Opportunities for massive extensions of linguistic annotation research and applications

D. Terence Langendoen, National Science Foundation

The US National Science Foundation is responding to the rapidly increasing data deluge and corresponding increases in computing power and global networking by undertaking new initiatives in such areas as interoperability*, sustainable data archives**, and cyber-enabled discovery and innovation***. These initiatives, together with NSF's standing programs and activities in Robust Intelligence+, Linguistics++, Documenting Endangered Languages+++ and related areas provide great opportunities for extending foundational work in and developing applications for rich linguistic annotation frameworks, particularly if combined with similar initiatives being developed in Europe, Japan and elsewhere. If fully interoperable, semantically-aware annotated data sets can be developed for the languages of the world, computational linguists in collaboration with other researchers will be able to address the grand challenge questions that we have not been able to tackle before, possibly in time for consideration in the coming decade, which may be identified as the Decade of the Mind^.

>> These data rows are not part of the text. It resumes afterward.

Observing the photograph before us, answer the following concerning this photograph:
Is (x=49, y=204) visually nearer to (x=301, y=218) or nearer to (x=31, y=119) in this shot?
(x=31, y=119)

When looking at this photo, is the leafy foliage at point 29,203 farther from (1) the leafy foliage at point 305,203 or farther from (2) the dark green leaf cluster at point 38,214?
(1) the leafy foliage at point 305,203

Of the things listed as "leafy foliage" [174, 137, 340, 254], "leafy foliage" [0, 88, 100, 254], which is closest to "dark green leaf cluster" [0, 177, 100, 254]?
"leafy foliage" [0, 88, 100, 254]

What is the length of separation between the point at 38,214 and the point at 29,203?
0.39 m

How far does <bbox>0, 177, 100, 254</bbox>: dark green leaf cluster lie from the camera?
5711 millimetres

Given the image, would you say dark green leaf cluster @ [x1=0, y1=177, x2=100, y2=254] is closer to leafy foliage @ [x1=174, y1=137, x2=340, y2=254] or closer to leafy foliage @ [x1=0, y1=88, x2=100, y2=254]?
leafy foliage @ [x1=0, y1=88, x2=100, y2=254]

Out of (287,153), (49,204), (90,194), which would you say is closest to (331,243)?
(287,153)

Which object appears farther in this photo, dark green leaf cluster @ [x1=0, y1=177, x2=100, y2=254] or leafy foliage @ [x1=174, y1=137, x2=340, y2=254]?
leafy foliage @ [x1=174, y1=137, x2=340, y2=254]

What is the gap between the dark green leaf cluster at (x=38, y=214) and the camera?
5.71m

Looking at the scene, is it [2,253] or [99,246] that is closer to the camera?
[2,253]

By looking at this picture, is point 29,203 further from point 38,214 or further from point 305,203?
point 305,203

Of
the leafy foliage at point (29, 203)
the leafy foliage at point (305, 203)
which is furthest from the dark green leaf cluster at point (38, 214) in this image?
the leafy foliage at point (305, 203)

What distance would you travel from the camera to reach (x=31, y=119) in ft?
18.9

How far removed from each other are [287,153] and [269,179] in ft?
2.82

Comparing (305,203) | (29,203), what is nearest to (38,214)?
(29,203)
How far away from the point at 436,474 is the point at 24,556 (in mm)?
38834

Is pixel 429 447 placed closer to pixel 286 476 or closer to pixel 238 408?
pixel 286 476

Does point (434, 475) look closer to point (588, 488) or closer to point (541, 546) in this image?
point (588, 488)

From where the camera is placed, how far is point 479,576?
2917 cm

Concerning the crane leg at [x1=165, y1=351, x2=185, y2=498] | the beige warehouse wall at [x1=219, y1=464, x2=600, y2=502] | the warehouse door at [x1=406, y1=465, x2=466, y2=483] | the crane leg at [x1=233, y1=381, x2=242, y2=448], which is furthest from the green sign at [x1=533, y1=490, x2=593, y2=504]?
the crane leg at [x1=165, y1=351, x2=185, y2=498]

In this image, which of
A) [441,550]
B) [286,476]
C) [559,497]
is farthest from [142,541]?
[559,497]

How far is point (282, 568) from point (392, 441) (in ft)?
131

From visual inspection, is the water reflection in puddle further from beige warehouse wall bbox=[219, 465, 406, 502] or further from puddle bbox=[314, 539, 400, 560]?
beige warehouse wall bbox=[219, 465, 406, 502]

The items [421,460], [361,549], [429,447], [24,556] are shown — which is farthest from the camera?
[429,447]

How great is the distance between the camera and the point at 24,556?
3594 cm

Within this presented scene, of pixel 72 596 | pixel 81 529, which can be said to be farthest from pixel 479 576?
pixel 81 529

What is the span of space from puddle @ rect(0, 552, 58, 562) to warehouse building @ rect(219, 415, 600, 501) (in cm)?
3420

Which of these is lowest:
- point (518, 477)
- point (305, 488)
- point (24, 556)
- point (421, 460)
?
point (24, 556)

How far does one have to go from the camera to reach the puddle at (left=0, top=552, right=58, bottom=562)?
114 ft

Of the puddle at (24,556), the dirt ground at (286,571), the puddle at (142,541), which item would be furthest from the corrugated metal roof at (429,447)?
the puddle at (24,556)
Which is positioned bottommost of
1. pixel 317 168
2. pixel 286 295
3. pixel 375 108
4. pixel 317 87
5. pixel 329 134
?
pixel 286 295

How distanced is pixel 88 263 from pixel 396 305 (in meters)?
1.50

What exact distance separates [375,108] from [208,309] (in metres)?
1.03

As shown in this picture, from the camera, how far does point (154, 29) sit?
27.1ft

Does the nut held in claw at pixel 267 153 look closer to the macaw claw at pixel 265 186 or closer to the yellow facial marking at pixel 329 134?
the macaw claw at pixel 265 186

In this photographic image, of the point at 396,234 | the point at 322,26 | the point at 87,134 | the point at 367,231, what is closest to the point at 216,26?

* http://www.nsf.gov/pubs/2007/nsf07565/nsf07565.pdf

** http://www.nsf.gov/pubs/2007/nsf07601/nsf07601.pdf

*** http://www.nsf.gov/pubs/2007/nsf07603/nsf07603.pdf

+ http://www.nsf.gov/pubs/2007/nsf07577/nsf07577.pdf

++ http://www.nsf.gov/funding/pgm_summ.jsp?pims_id=5408

+++ http://www.nsf.gov/pubs/2006/nsf06577/nsf06577.pdf

^ http://www.sciencemag.org/cgi/content/full/317/5843/1321b